Today is Sunday, and I’ve paid a return visit to le Palais Beaux-Arts in Lille — just over an hour by train from London. I also spent Easter here this year and took the opportunity to mooch around the gallery. This was a perfect accompaniment to my entrance into gay Lille, where, I’m assured, I’m a perfect likeness of France’s game-show host, Cyril Féraud.
Although there aren’t any explicitly gay artworks on display in the gallery, this doesn’t matter. There’s more than enough food for gay thought. Here’s how.
Look at sculptures
I’m sure many of us have wondered what life would be like if we never got old, if our faces never wrinkled, our bodies never decayed. Well, spend some time looking at sculptures.
When I walk around sculptures like this one, I begin to feel like Oscar Wilde’s Dorian Gray. I wonder what if the statue got old and I didn’t; somehow I would always stay the same. Granted: my butt might not be as firm as this twink’s; but it’s a fair likeness. The sheer effortlessness of this boy’s grace and bearing is palpable. Look at the arch in his back, the curve of his thigh, the twist of his shoulders. See how he leans to one side, his head lifted up in confidence.
And yet, what are statues like this really doing for us? Personally, I don’t think they’re 3D likenesses of real people. Instead, they’re idealizations, almost deliberately unattainable. This is a boy who has never spoken to us and never will. He has no agency; he is entirely superficial.
Looking at sculptures is a visceral experience. The warmth of our bodies brushes past the coldness of theirs. And yet, such statues express a deep sense that aging is a cruel process, something to be met with courage as well as grief. In the midst of celebrating the glories and beauty of vigor and youth, we are touched by our own experience that these things fade with time.
Watch out for allegories
An allegory is an artwork that contains a moral or existential message within it. Often the subject matter will be symbolic of this deeper meaning. There might be specifically gay allegories out there, but we can all benefit from broader ones.
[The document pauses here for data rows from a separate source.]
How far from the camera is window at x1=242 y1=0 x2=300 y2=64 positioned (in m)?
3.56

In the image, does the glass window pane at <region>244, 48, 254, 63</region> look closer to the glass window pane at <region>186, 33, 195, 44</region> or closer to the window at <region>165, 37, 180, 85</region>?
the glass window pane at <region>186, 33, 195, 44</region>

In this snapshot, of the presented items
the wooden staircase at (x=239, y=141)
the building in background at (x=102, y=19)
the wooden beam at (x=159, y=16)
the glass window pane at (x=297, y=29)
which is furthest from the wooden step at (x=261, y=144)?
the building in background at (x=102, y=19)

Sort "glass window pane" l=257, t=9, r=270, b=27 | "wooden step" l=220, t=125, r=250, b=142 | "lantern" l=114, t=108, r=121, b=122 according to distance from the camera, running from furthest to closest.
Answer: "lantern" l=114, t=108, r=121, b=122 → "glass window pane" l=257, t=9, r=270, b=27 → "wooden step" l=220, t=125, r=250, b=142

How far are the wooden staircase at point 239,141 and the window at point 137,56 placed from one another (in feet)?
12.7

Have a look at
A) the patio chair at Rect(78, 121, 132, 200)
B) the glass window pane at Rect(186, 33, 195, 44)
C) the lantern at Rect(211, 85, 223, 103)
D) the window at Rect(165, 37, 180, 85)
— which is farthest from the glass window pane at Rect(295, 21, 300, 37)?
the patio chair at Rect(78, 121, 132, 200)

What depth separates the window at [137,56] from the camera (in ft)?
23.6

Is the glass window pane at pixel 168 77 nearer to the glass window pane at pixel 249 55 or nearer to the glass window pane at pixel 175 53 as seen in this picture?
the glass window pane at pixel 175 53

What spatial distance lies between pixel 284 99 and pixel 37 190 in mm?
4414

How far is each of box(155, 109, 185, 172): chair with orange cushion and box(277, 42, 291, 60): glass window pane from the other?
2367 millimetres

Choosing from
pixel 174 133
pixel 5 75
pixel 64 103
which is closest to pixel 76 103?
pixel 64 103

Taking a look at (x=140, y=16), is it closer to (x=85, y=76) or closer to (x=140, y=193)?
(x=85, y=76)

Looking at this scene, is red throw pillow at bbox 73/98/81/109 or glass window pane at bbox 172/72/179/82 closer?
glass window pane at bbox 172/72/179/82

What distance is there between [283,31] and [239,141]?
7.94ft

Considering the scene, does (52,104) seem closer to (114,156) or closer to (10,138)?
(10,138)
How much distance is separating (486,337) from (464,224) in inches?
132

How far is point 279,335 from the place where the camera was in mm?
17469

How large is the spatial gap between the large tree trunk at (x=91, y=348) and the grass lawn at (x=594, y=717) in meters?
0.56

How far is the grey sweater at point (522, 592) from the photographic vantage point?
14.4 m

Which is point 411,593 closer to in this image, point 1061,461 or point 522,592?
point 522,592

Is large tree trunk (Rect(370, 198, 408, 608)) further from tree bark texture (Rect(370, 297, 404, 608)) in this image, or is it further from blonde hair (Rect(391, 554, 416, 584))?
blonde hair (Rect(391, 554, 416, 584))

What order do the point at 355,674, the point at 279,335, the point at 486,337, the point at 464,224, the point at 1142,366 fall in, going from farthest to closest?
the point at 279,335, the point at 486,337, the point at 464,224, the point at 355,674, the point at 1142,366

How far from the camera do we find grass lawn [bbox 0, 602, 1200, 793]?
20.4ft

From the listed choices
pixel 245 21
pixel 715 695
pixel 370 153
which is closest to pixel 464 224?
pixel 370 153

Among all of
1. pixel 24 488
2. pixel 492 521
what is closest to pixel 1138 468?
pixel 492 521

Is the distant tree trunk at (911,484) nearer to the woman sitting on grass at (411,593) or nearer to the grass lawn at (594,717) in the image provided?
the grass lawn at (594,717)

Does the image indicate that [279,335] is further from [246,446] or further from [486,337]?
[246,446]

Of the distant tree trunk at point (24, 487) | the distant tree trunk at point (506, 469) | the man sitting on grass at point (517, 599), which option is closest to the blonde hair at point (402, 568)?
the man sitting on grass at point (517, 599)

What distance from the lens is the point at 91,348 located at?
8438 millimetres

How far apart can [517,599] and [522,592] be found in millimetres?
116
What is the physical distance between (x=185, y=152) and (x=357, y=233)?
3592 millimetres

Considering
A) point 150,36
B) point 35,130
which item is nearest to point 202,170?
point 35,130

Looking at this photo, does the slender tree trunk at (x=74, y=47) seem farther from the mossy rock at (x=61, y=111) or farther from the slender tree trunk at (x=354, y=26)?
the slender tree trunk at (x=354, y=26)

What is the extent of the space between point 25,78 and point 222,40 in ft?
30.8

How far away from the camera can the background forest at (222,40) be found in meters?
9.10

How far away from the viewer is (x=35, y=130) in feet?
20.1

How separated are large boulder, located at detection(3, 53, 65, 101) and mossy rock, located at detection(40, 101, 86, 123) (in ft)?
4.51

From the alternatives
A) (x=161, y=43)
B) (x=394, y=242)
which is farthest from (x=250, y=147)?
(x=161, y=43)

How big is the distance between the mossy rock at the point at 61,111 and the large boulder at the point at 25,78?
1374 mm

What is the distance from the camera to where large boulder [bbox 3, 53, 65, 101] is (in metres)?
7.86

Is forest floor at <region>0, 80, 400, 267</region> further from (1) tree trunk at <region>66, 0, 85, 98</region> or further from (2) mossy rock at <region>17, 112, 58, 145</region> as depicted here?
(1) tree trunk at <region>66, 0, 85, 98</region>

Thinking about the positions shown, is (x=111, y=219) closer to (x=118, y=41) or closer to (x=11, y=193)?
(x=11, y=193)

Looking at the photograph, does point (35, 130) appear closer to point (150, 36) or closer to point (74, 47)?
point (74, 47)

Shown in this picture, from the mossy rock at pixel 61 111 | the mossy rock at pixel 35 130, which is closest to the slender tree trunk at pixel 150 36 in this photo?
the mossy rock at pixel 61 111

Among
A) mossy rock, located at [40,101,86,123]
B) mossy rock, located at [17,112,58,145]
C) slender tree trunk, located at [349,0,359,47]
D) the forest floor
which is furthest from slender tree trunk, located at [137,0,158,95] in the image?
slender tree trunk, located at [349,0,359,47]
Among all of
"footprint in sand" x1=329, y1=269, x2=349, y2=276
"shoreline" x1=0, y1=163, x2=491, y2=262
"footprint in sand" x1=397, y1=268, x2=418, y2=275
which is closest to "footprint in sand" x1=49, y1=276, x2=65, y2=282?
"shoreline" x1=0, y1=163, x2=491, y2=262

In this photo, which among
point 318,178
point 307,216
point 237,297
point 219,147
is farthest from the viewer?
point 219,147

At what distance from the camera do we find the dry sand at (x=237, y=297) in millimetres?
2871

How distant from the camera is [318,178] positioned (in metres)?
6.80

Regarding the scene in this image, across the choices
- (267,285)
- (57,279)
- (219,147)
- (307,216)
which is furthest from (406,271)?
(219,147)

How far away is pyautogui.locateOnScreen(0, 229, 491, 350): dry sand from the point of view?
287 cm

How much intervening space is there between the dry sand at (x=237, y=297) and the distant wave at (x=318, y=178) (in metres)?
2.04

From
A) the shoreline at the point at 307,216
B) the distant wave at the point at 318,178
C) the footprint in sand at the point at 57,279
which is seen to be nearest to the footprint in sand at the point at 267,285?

This is a portrait of the Christian saint, Jerome, by Jose de Ribera. We don’t need to know that this is of a famous saint to engage with the subject matter. What I see when I look at this is an elderly man trying to face death. Partially-clothed, he lingers between life and death.
His furrowed forehead suggests that he’s deeply engaged with the prospect of his own mortality. And of course, this is something we all think about from time to time. In the throng of life, we’re all holding our skulls in our hands, incredulous that one day we’ll no longer breathe.
I’m not sure why gay men are particularly known for fearing the path to death, fixated on youth. But this could be a portrait of all of us over the age of 80, a poignant token of our mortality and a reminder to live as meaningfully as we can in the present.
Be open to the religious
Being surrounded by religious art can be an oppressive experience. We can feel as if a million tentacles were reaching out to catch us in our path, battering us with hand-me-down insecurities and fears.
I don’t know whether you’ve noticed, but there seems to be a Catholic sensibility which depicts hellish torments through upside-down people. I’ve always been struck by seeing a sculpture of a soul in the clutches of the devil as a typical devil-like creature holding a naked man upside down. The implication is that the experience of hell is disorientating.
I pay attention to images like these because they depict in fascinating ways some of the unhappiest experiences we face in life. If ever you wanted to describe how you felt in the depths of depression, in the swelling of anger or the clutches of addiction, then maybe you’d paint a picture of yourself naked and upside-down — totally disorientated.
To my mind, this picture symbolizes the chaos of our dark nights, sometimes caused by our own choices but often just par for the course in life. When I look at this, I begin to reach out in sympathy to others, longing for something or someone to deliver us.
If hell is anything, it’s the realm of lived nothingness, where nothing and nobody makes sense, including ourselves — a feeling of abject loneliness and hopelessness.
Be open, then, to the religious in art. Maybe it will describe something specific to your experience. Don’t be afraid to make it your own.
I don’t know what this evening holds: something very ordinary or something unusual. Whatever it is, I’ll be keeping these reflections in mind. Over time, they help us meet new experiences with greater clarity, more sure of who we are. That’s my hope anyway.